At the same time, the tight US job market also has an impact on keeping core inflation high. After all, the US unemployment rate remained at a record low of 3.5 per cent in July, with employment reaching 153 million, the normal level before the epidemic. In particular, the employment situation in the US service sector is also recovering well, indicating that more and more people are returning to work. As a result, the reference factors for the Fed to raise interest rates and economic principles, the good situation in the job market will form an important factor that indirectly pushes up inflation. In the future, as the possible epidemic slows down or residents' willingness to work resumes, the US job market may maintain the current situation of close to full employment, which will also form the focus of US inflation or difficult to break 6%.

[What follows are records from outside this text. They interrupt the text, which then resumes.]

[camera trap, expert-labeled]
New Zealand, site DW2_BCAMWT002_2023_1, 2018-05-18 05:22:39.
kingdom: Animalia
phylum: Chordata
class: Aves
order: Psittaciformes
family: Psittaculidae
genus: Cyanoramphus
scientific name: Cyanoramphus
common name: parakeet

To sum up, it is expected that US inflation will continue to ease or rise in the future with wide fluctuations in oil and commodity prices, but it will be difficult to change the reality of high inflation in the short and medium term, no matter whether the future inflation data go up or down. At the same time, there is still a lot of pressure on the parameters of other indicators in the US inflation structure, and the overall trend in the job market means that core inflation, which the Fed is more concerned about, will remain high.

From this point of view, it is expected that there may be no reason for the Fed to slow down the pace of raising interest rates until at least the first half of next year, and each rate increase of 50-75 basis points will still be appropriate for the Fed, but it does not rule out the possibility that the Fed will aggressively raise interest rates by 100 basis points at a time. After all, the US economy is the direct factor that supports the Fed to dare to raise interest rates. Therefore, a further upward rise in US dollar interest rates will ease the inflationary pressure in the US and continue to lead the trend of global monetary policy, while a rise in US dollar interest rates or an increase in the return of global funds to the US will help ease the pressure on the US fiscal deficit. at the same time, in fact, this is also the key for the dollar to further dominate market funds.

The translation is provided by third-party software.